Après Chaplin, avant Woody Allen et Mel Brooks, il est le prototype du comique américain démiurge et touche-à-tout, de plus en plus réticent à se faire diriger par d’autres, portant la quadruple casquette de producteur-réalisateur-scénariste-acteur. Ses chefs-d’œuvre sixties affirment ses envies d’abstraction (Le Dingue du Palace et Le Zinzin d’Hollywood, films quasi muets où il se balade dans d’immenses décors dont il épuise toutes les potentialités gaguesques), de débauche de moyens (les mouvements de caméra opulents du Tombeur de ces Dames), de concepts mégalo (Docteur Jerry et Mister Love, où il joue deux rôles, Les Tontons Farceurs, où il en joue sept…), d’expérimentations diverses… C’est le moment de la naissance d’un running gag cinéphile : les critiques français applaudissent Lewis comme un génie burlesque ("Il est supérieur à Chaplin et Keaton", écrit Godard), laissant l’intelligentsia US bouche bée.
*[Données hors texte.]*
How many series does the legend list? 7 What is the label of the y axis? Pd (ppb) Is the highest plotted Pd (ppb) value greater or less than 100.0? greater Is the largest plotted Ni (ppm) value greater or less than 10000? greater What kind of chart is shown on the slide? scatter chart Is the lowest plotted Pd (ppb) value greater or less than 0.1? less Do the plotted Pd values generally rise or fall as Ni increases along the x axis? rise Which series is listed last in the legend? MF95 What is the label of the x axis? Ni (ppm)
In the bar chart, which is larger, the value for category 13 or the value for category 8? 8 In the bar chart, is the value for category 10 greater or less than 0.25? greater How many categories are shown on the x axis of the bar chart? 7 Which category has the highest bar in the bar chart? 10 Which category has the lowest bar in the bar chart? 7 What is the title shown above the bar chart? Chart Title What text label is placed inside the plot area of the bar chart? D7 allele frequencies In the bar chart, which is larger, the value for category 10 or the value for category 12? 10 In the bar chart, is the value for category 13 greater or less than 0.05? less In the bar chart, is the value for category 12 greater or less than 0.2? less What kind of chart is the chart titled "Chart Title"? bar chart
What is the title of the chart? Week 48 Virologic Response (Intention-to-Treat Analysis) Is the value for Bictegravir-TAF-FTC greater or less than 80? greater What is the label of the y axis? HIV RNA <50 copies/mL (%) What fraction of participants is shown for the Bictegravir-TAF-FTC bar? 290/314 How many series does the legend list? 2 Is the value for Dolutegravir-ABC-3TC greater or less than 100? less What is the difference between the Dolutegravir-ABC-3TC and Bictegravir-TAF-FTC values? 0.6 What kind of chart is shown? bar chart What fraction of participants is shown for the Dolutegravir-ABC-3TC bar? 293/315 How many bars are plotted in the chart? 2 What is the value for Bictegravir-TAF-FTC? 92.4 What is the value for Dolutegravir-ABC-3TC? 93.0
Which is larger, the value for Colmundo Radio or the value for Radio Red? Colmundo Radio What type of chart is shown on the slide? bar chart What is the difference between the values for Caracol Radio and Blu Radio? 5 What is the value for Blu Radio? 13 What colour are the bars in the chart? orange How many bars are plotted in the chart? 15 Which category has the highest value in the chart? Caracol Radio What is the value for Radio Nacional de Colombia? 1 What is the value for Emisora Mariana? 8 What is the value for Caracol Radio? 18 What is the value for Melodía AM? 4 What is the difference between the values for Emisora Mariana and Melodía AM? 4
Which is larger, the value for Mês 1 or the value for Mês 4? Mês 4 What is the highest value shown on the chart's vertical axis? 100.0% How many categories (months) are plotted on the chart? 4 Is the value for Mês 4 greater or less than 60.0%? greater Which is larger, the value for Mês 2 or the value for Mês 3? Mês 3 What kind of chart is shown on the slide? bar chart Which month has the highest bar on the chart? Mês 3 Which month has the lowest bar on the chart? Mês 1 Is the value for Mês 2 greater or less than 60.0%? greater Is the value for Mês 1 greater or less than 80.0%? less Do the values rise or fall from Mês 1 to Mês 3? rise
Jerry Lewis devient une passion française. Aux Etats-Unis, il reste ce type qui fait l’idiot à la télé, l’hôte du Téléthon (qu’il initie et présentera pendant des décennies). Une star familière, un "household name" certes, mais certainement pas un génie du cinéma.

Lewis marquera le pas pendant les années 70 et suivantes, avec des films moins inspirés, se perdant dans un projet fou qu’il décida finalement de ne jamais montrer (The Day the clown cried, sur un clown distrayant les enfants qu’on mène à la chambre à gaz d’Auschwitz), allant cachetonner dans des nanars français (Par où t’es rentré, on t’a pas vu sortir), se refaisant à l’occasion une santé critique dans des films d’auteurs plus présentables (Arizona Dream d’Emir Kusturica, et surtout La Valse des Pantins, alias The King of Comedy, de Martin Scorsese, qui explore sa face sombre et sa réputation d’emmerdeur tyrannique).

Il était né Jerome Levitch en 1926, à Newark, New Jersey, de parents artistes de music-hall. La légende raconte qu’il monta pour la première fois sur scène à 5 ans, chantant le hit de la Grande Dépression "Brother, can you spare a dime ?", et faisant immédiatement un triomphe. Il est mort dimanche 20 août dans son fief de Las Vegas, où il montait encore régulièrement sur scène jusqu’à l’an dernier. C’était un vrai cinglé de cinéma.